SEMARANG,KRJOGJA.com – Para akademikus di perguruan tinggi (PT) didorong melakukan penelitian sastra secara lebih kontekstual. Sastra bisa dilihat sebagai representasi zaman ketika karya tersebut diciptakan. Untuk itu, dengan meneliti dan menariknya pada persoalan kekinian, akan muncul sumbangsih yang lebih konkret terhadap pelbagai permasalahan di tengah masyarakat.

Demikian mengemuka dalam Sarasehan Akademik “Penelitian Sastra: Ruang Lingkup dan Metodologinya” yang diselenggarakan oleh Jurusan Bahasa dan Sastra Jawa Fakultas Bahasa dan Seni Universitas Negeri Semarang (Unnes), Selasa (11/8/2020) malam, melalui aplikasi Zoom Cloud Meeting.

Guru Besar Ilmu Sastra Unnes yang juga dosen di jurusan yang sama Prof Teguh Supriyanto menyatakan penelitian sastra masih dominan pada objek material berupa novel, kumpulan cerpen, atau puisi. Padahal, teks sebagai sarana distribusi sastra bisa ditarik kepada wilayah konteks.

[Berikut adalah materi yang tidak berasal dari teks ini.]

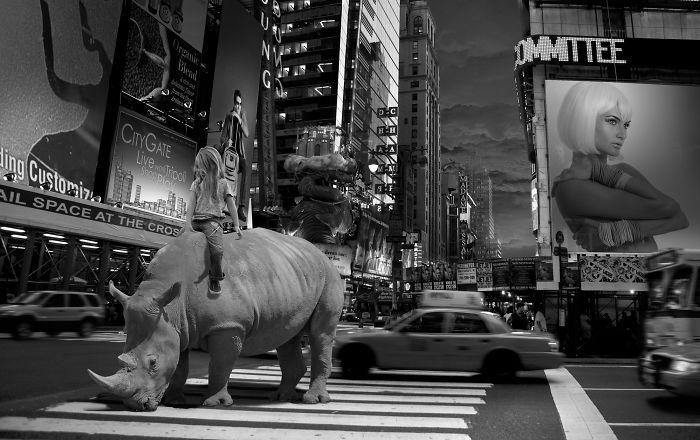 Nyc Rhino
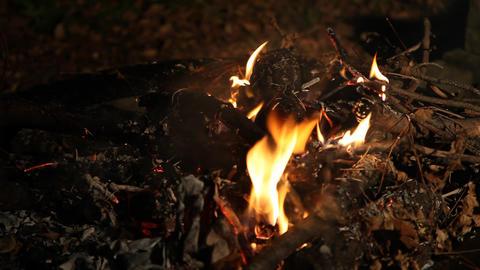 Closeup fire burning Live Action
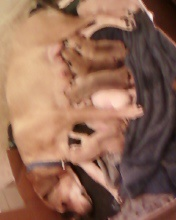 Copy of Dakota's Puppies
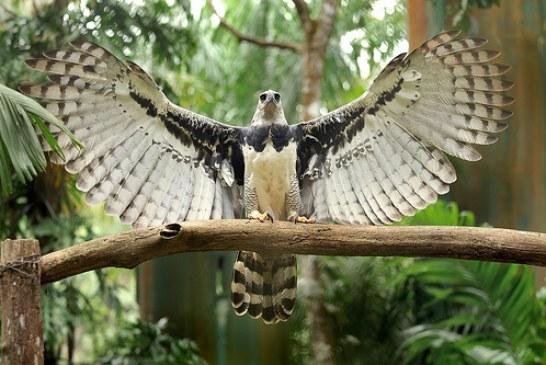 Panama National Parks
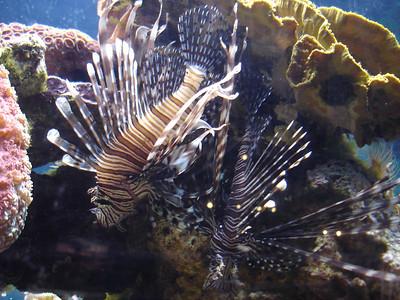 Living Planet Aquarium, Sandy, UT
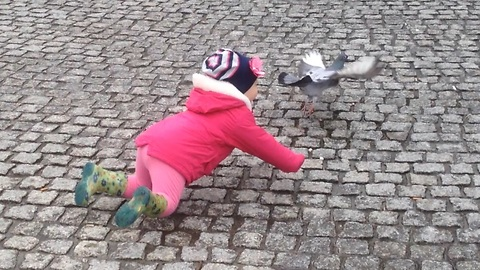 Toddler tries to catch pigeon, fails miserably
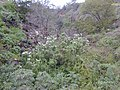 Starr-020103-0001-Montanoa hibiscifolia-habit-old Kula Rd-Maui (24177776249).jpg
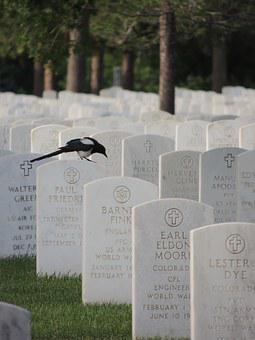 Black-billed Magpie, Magpie, Cemetery, Black-billed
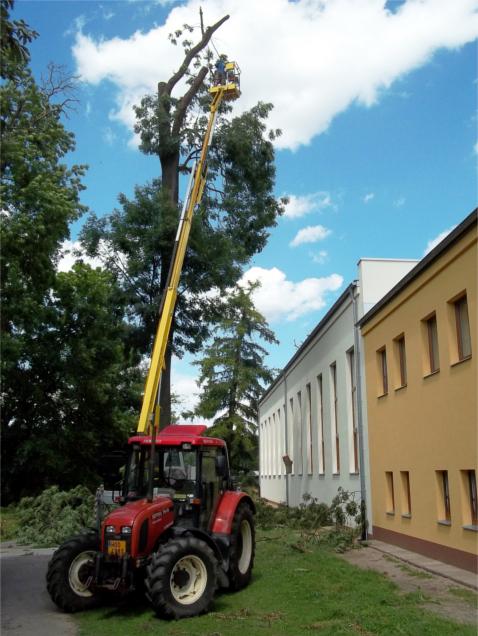 Prořezávání stromu z lávky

“Tulisan yang tersebar dan kita baca secara tidak sengaja selalu mengandung konteks, termasuk dalam wilayah yang selama ini jarang dilirik sebagai sarana distribusi sastra seperti bahasa di dalam media sosial dan aktivitas politik,” ujar Teguh, dalam diskusi yang diikuti sekitar 50 peserta itu.